Saturday, September 12, 2020

Think On These Things # 2

 Think On These Things # 2

We are continually meeting those who are discouraged, who have fallen under the shadow of misfortune, who have done wrong, perhaps, and are suffering in reputation; or who have been unjustly treated - and are enduring the sting. These are the people to whom our love should go out in words of hope and cheer, instead of blame.

One of the most significant words of personal experience in the Old Testament, is that in which David tells us, at the close of his wonderful life, that all he had attained and achieved he owed to God's gentleness. "Your gentleness has made me great!" If God had been harsh with him - stern, critical, severely exacting, David never would have reached the noble life, with its wonderful achievements, which he finally attained. If God had been severe with him after his falls and failures, David never would have risen to power and distinction. God's gentleness made him great. We can help others to become great only by being patient with them. Men and women everywhere need nothing so much as gentleness.

Are not many of us too brusque with each other? Do we not lack in kindliness, in patience, in tenderness? Some men would have to believe that gentleness is an unmanly quality. But it is not; rudeness and harshness are always unmanly, gentleness is divine. For many people, life is not easy, and we make it very much harder for them to live worthily - when we deal harshly, when we are exacting, when we chide or blame them, or when we exercise our wits in saying smart, cutting, and irritating things to annoy and vex them. If was said of William Cullen Bryant, that he treated every neighbor as if he were an angel in disguise. That is, he had a feeling akin to reverence for everyone who entered his presence. We do not know to who we are speaking, when we meet a stranger. Let us treat him as the poet did his neighbor - as if he were an angel.

Someone defines a gentlemen, as one who never needlessly causes pain to another. If we are followers of Christ, we have no right to be ungentle, to be ill-mannered, to act disagreeably, and to treat anyone rudely, brusquely. "If there is any virtue, if there is any thing praiseworthy, think on these things." We should never forget the teaching of our Master - that the hungry person we feed in His name, the sick person we visit, the stranger to whom we show kindness, the discouraged person we encourage, the fainting one we lift up and start on his way again - is the Master Himself. "Inasmuch as you did it unto one of these y brethren, even these least - you did it unto Me." How would we treat Jesus if we found Him in any condition of need? That is to be the test in our dealings with men. We dare not to be ungentle to anyone - it may be an angel in disguise; it may be Christ Himself!
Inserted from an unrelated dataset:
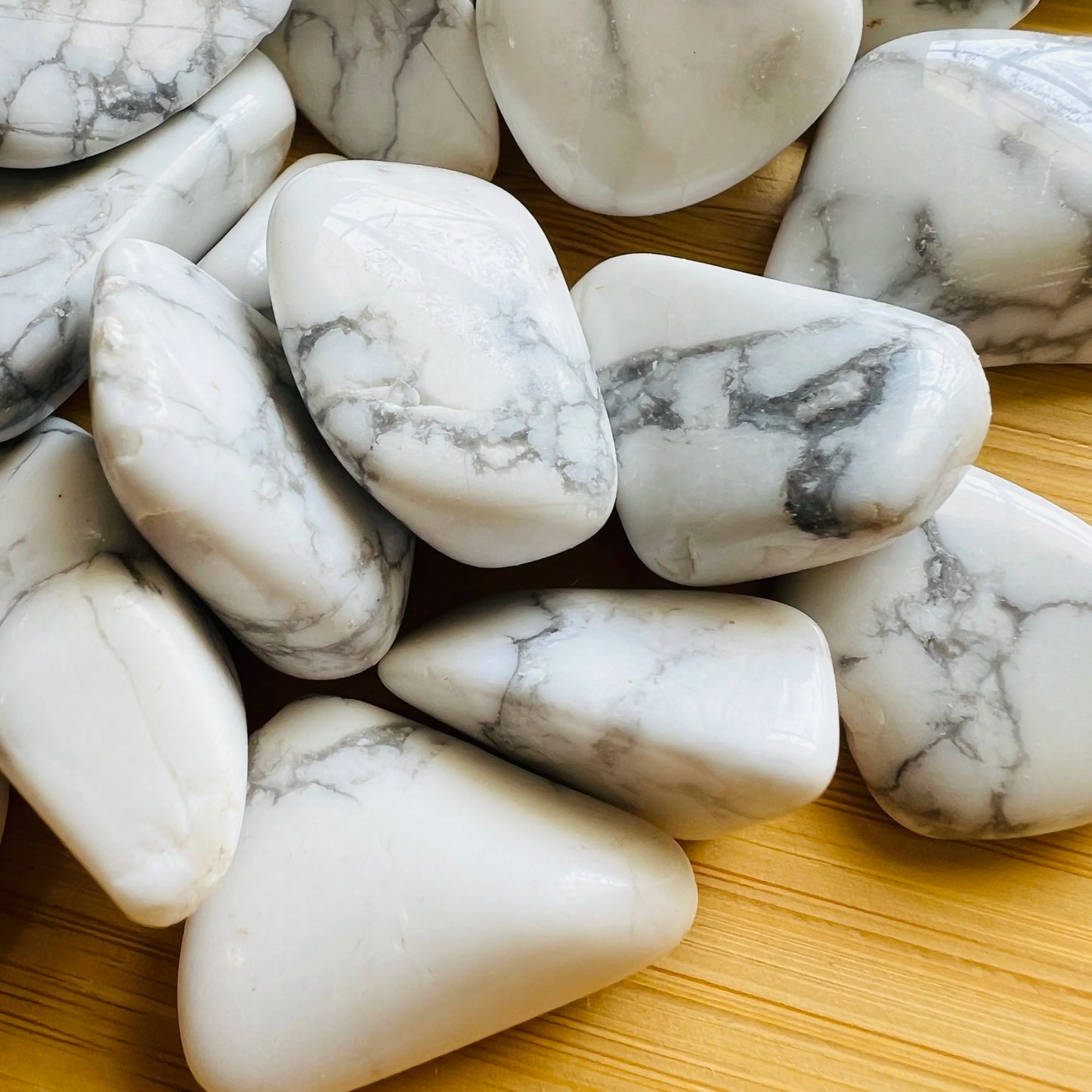 Alternate angle of Grade AA Howlite tumbled stone, kept close for Stress Relief, hand-selected from Masvingo, Zimbabwe.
The teaching applies to our own personal experience of sorrow. We should seek the line of brightness in any dark picture, and think of that. And there always are breaks in the clouds through which we can see the blue and the stars. No lot in life is ever so utterly hopeless as to have in it nothing to alleviate its unhappiness. There is always something of brightness, one line, at least, in the darkest experience.

There always are comforts, no matter how great the sorrow. Every cloud has in it some bit of silver lining. There are hopes, consolations, encouragements, in every experience of grief or loss, and we are to think of these - and not alone of the sad elements in the experience.
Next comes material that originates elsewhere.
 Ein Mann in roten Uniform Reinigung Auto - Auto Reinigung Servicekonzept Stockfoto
Think of the good - not the evil. Think on the loveliness - not on the disfigurements. Think on pure - not on the soiled. Think on the hopeful things in others - their possibilities of nobleness, not on their faults. In sorrow find the face of Christ, and gaze on that until you forget your grief in all life, if there is any virtue, any thing pariseworthy, any beauty, any joy - think on these things, and it will lift up your life into strength, nobleness, divineness!